ただし、裁判所が管財事件として扱うことを決定した場合、破産管財人という破産手続きにおける財産の管理者が選任されます。破産管財人は、家族の財産であっても実質的に債務者本人の財産とみなすケースがあります。
その場合は、破産管財人に対して財産の返還を求める「取戻権」の行使が可能です。もし債務者の所有品以外の財産を自己破産の対象として取り扱われたとしても、自分のもとへ財産を取り戻すことができます。
自己破産による家族への影響
破産手続きで差し押さえの対象となるのは債務者の財産ですので、家族への直接的な影響はありません。しかし、自己破産をすることで間接的な影響が及ぶことがあります。

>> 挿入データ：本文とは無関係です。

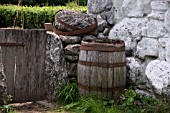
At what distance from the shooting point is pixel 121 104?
166 inches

自己破産による本人への影響 家族への影響 マイホームが処分される 転居・引っ越しが必要になる 車・バイクが処分される 通勤・通院・送迎などへの影響 保証人になれなくなる 家族のローン組み、賃貸契約などへの影響 カードが使えなくなる(家族カード) 家族カードが使えなくなる 保険が解約になる 生命保険、学資保険など解約返戻金20万円以上は原則解約になる 99万円以上の現金を差し押さえられる 家計が逼迫する ここでは、自己破産による家族への影響について具体例を挙げてご紹介します。
マイホームや自動車が処分される
自己破産した場合、債務者名義のマイホームや自動車は処分対象となり手放さなければなりません。ただし、資産とみなされるのは20万円を超える価値が認められるものです。自動車の時価が20万円を下回る場合は残せる可能性があります。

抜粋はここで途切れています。